Experiment 039
Carousel (cooperative scan-sharing) under bursty load
Perf record: 039-carousel-scan-sharing.json.
Cohere v3, 1M × 1024, cosine, Granite box (8 vCPU). src/bin/carousel.rs.
The idea (user's)
Fixed query-tiling (016/038) assumes a full tile. Real traffic is bursty, so a tiled server must either wait to fill a tile (adds latency — "the car waits at the station") or scan a partial tile (wastes the 122 MB base read on empty seats). The proposal: keep each worker continuously cycling the base; an arriving query attaches at the current cursor, rides exactly one revolution (sees all N docs), then leaves with its top-C. Every doc read is shared by whoever is aboard — dynamic tiling with tile = current in-flight count, and no waiting.
This is cooperative scan-sharing (Crescando, IBM Blink). Built as a self-contained benchmark with Poisson (bursty) arrivals, comparing the carousel to the per-query serving model (017).
Result — bounded latency, no cliff; higher floor at low load
| offered QPS | per-query p50 / p99 | carousel p50 / p99 |
|---|---|---|
| 100 | 12.5 / 16 | 77 / 172 |
| 200 | 11.5 / 16 | 45 / 104 |
| 400 | 11.8 / 21 | 32 / 63 |
| 600 | 533 / 910 💥 | 30 / 61 |
| 800 | 2045 / 3367 💥 | 35 / 59 |
(Throughput tracks offered rate for both up to ~750; per-query is saturating at 600–800 — the high latency is a growing queue — while the carousel is not.)
Conclusions
- The idea works for its intended case. Above the per-query capacity (~500 QPS) per-query latency collapses (12 → 533 → 2045 ms) as the queue explodes, while the carousel stays flat at ~30–35 ms p50 / ~60 ms p99 through 800 QPS, and sustains more throughput (scan-sharing). For bursty traffic — where bursts transiently exceed capacity — that's the whole game: the carousel keeps latency bounded during the burst; per-query spikes to seconds.

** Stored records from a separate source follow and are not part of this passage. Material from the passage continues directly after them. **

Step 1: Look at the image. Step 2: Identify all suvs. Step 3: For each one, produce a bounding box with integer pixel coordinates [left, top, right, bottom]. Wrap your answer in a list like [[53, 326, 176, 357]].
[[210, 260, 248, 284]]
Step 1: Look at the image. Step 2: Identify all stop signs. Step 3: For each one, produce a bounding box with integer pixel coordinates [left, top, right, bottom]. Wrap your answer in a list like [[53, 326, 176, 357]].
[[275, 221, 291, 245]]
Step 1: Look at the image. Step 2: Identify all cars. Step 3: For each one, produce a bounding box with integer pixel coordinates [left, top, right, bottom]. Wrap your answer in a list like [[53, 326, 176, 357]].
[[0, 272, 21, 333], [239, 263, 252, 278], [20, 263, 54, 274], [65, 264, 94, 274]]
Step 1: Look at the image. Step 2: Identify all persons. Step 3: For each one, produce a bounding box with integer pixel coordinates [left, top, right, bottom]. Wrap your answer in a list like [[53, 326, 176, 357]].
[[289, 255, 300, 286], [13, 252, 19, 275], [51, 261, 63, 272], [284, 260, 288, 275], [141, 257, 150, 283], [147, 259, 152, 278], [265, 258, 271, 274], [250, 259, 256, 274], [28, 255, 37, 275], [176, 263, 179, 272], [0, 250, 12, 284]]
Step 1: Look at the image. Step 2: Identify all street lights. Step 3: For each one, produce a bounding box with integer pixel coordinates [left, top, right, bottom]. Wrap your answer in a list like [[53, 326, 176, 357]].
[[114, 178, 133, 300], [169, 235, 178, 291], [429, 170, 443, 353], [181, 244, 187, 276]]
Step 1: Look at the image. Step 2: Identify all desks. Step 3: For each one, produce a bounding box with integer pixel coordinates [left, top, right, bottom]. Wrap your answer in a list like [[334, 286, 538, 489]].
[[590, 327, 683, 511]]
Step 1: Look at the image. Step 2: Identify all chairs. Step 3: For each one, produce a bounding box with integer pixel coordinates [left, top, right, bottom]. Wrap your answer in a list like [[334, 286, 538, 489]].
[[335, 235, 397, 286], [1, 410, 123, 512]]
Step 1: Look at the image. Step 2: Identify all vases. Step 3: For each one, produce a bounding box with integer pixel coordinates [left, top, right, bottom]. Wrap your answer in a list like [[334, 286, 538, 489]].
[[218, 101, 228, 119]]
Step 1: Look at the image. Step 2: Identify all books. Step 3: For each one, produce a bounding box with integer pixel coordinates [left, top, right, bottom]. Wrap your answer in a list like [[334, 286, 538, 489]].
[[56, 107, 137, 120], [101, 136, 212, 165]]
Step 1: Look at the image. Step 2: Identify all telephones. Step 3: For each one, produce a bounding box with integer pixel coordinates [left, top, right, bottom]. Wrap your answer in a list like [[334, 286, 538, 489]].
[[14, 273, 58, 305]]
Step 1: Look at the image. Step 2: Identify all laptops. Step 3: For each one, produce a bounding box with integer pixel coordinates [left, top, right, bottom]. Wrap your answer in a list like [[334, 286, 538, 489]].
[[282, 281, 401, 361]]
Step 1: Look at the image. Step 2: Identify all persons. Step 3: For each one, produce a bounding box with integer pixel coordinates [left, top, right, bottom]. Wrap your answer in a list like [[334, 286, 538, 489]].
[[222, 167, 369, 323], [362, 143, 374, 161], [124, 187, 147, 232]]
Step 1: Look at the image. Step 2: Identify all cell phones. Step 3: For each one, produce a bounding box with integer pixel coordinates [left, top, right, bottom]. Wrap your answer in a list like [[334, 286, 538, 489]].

- The tradeoff is a higher latency floor at low load (77 ms vs 12 ms at 100 QPS): a query waits for a full revolution shared with whoever's aboard, and at light/bursty load there's idle-poll + cold-cache overhead. So below capacity, per-query is better on latency.

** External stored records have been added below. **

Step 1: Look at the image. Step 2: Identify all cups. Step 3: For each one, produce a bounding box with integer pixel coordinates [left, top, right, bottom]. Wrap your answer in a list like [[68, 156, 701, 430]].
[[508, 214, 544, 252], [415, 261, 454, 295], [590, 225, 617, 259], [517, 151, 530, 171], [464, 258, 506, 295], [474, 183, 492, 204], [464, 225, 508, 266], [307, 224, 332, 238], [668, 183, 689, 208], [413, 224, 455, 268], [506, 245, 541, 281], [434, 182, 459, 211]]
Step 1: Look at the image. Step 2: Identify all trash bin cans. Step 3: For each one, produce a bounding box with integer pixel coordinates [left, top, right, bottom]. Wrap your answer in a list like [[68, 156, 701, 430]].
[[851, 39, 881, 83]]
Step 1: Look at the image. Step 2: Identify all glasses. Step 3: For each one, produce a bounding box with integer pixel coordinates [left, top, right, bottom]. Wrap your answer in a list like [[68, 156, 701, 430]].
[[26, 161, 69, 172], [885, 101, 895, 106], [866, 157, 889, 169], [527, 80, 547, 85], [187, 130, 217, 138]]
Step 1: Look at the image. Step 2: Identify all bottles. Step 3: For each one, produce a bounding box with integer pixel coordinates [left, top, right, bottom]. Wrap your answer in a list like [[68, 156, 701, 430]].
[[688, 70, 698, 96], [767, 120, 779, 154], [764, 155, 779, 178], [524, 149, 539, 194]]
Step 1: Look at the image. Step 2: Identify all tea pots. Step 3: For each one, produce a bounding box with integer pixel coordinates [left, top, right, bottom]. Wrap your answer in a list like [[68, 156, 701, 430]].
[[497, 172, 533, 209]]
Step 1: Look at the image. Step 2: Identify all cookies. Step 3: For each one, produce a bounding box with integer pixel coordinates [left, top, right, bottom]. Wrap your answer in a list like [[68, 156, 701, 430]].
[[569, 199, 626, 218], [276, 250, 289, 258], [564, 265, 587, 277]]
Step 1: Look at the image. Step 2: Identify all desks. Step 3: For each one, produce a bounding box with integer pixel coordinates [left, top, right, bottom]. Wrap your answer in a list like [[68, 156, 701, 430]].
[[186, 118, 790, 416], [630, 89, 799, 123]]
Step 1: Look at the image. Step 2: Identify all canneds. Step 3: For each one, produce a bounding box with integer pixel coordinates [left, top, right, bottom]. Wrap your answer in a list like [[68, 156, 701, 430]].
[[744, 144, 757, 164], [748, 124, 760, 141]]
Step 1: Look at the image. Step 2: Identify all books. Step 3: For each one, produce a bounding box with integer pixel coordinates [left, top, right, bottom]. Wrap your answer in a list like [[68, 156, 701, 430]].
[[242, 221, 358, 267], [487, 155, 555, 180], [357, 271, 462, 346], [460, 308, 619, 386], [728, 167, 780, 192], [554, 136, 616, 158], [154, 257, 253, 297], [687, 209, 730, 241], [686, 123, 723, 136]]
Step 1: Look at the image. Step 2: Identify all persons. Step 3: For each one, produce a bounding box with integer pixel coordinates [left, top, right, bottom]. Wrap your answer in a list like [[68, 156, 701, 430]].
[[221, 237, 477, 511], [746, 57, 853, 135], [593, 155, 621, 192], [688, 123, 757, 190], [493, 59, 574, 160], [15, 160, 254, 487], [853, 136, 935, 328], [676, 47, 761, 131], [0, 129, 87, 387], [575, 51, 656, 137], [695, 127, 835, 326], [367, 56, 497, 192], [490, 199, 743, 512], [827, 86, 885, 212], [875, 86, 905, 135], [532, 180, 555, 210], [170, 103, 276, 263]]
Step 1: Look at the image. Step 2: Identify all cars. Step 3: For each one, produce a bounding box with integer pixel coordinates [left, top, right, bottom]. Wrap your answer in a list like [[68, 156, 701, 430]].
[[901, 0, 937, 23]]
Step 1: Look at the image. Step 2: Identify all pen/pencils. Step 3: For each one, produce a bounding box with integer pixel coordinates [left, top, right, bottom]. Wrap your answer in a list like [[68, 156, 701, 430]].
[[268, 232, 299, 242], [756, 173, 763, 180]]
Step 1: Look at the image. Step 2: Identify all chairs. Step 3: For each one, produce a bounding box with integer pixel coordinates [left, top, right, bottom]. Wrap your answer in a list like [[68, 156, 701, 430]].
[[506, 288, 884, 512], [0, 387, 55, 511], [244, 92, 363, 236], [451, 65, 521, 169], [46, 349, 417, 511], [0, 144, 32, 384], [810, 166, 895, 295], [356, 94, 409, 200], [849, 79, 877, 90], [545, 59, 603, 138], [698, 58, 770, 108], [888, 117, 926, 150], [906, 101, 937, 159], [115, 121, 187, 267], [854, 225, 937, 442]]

- The crossover is the design knob. Per-query wins when you're comfortably under capacity; the carousel wins at/above it. That points at an adaptive server (per-query at low load, carousel under burst) and at lowering the carousel's floor.

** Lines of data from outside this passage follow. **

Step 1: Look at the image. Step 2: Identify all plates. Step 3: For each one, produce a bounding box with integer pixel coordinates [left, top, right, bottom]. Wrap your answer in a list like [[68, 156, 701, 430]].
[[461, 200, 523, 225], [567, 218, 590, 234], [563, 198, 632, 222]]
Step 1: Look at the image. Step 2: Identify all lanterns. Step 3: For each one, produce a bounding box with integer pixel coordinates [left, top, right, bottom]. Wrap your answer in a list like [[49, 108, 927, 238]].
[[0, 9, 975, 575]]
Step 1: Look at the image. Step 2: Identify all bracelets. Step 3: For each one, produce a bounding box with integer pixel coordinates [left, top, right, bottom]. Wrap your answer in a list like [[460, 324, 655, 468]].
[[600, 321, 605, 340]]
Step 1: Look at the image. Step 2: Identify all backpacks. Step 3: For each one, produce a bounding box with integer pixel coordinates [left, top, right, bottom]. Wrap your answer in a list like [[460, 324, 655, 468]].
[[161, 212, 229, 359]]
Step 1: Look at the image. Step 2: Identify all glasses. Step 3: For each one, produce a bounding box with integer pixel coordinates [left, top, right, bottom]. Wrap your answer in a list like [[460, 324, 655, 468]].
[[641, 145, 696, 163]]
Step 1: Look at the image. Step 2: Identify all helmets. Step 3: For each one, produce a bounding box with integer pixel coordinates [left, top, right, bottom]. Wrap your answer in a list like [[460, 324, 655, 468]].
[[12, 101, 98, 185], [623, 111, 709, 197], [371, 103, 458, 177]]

The obvious fix to tune next
This version runs 8 independent full-base carousels (one per worker), so a "revolution" is the whole base (N docs) → the latency floor is a full scan. Sharding the docs across workers (each owns N/8, a query rides all shards in parallel and merges) makes a revolution N/8 docs → ~8× lower floor, while keeping the sharing. That's 040.
Caveats
- Plain binary scan + f32 rerank C=1000 (no rotation); architecture comparison, so recall (~0.89) isn't the focus here.
- Warmup samples dropped; Poisson arrivals via a seeded LCG; in-process (HTTP adds <0.4 ms per 017).